Selain itu, menambah cakrawala, gambaran dan pemahaman kita soal peta kekuatan di DPRD Manado serta arus dukungan partai politik (Parpol) di Pilwako Manado, 9 Desember 2020. Dari 4 (Empat) pasangan calon (Paslon) Wali Kota Manado, sesuai Nomor Urut berurutan dari Nomor Urut 1 Andrei Angouw-Richard Sualang diusung PDI Perjuangan dan Partai Gerindra. Kemudian, Sonya Kembuan-Syarifudin Saafa didukung PKS, Partai Golkar dan Partai Hanura.
Nomor Urut 3, Mor Bastiaan-Hanny Joost Pajouw mendapat dukungan dari Partai Demokrat, PAN dan PKB. Setelahnya, Nomor Urut 4 yaitu Prof. Julyeta Paulina Amelia Runtuwene-Harley Alfredo Benfica Mangindaan dengan dukungan dari Partai NasDem, Perindo dan PSI.Â
Dalam segmen selanjutnya, mengalir tudingan terhadap Anggota DPRD Manado yang diduga menunggangi APBD-P 2020. Posisi APBD menjadi objek yang dipolitisasi. Menghambat pengesahan APBD-P Manado 2020, menegaskan kalau kebutuhan masyarakat diabaikan wakil rakyat. Tentu publik mengutuk hal ini. Secara etis cara-cara seperti ini tidak selayaknya terjadi. Apapun ruwetnya rebutan kepentingan politisi, hak masyarakat jangan diganggu gugat.

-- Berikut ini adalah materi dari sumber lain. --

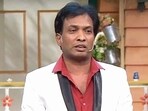Meerut Police have named six accused in Sunil Pal's alleged kidnapping. Meerut Police have named six accused in Sunil Pal's alleged kidnapping.
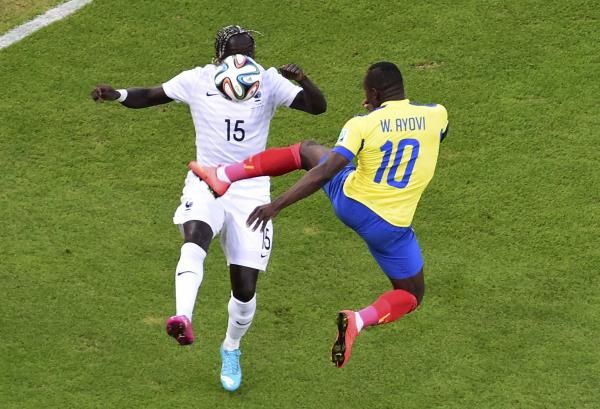 2014-06-25t201237z_1033210109_tb3ea6p1mskde_rtrmadp_3_soccer-world-m42-ecu-fra_reuters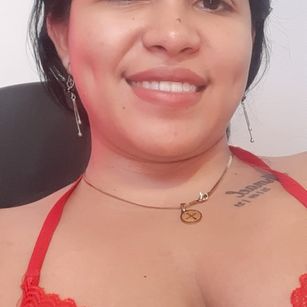 Model - Sexyloba_ anal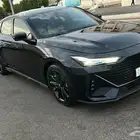 شانجان uni-v بريحه الوكاله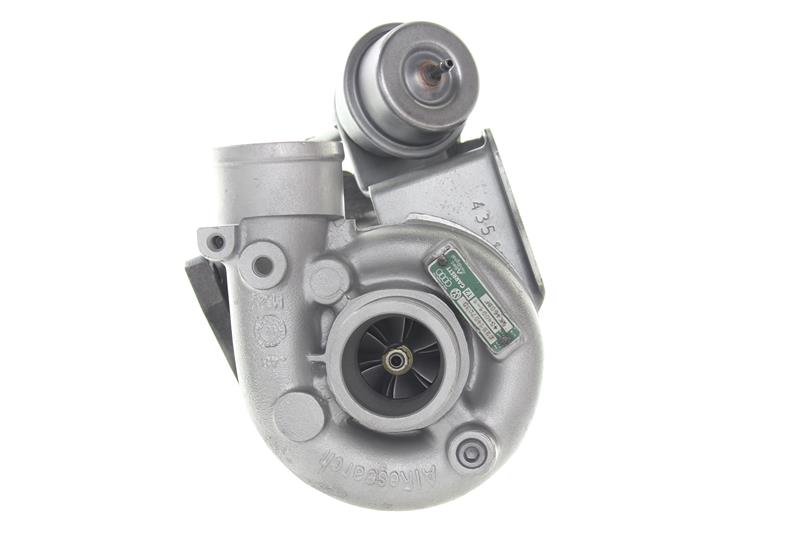 Ostke ALANKO Turbod Toode nr.: 11900717 madala hinnaga 1104,91 €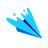 Avro logo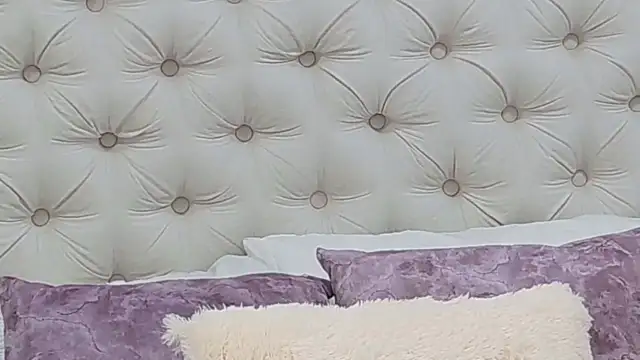 MaluCortes online show from July 2026 12:35:01 PM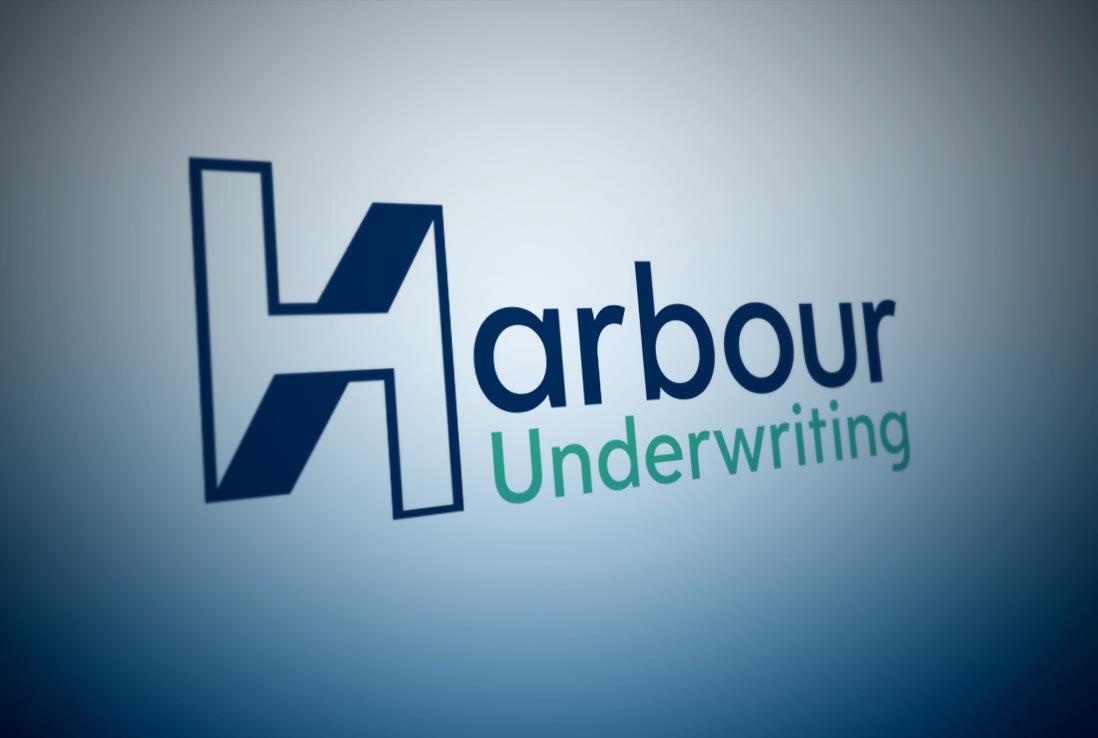 Harbour Underwriting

Tidak mudah memang memperbaiki nama baik. Ketika DPRD Manado terbuai dalam scenario rebutan kepentingan tertentu, lalu membuat perdebatan panjang tentang APBD dan makin meruncing, lalu masyarakat jenuh, kemudian melakukan unjuk rasa menduduki rumah rakyat di Tikala, maka nuansa demokrasi kita makin ramai. Kita berharap para wakil rakyat lebih bijak. Tidak berlebihan membesar-besarkan hal yang sebetulnya masih abstrak, samar-samar dan tidak prinsipil mengorbankan kepentingan masyarakat Manado.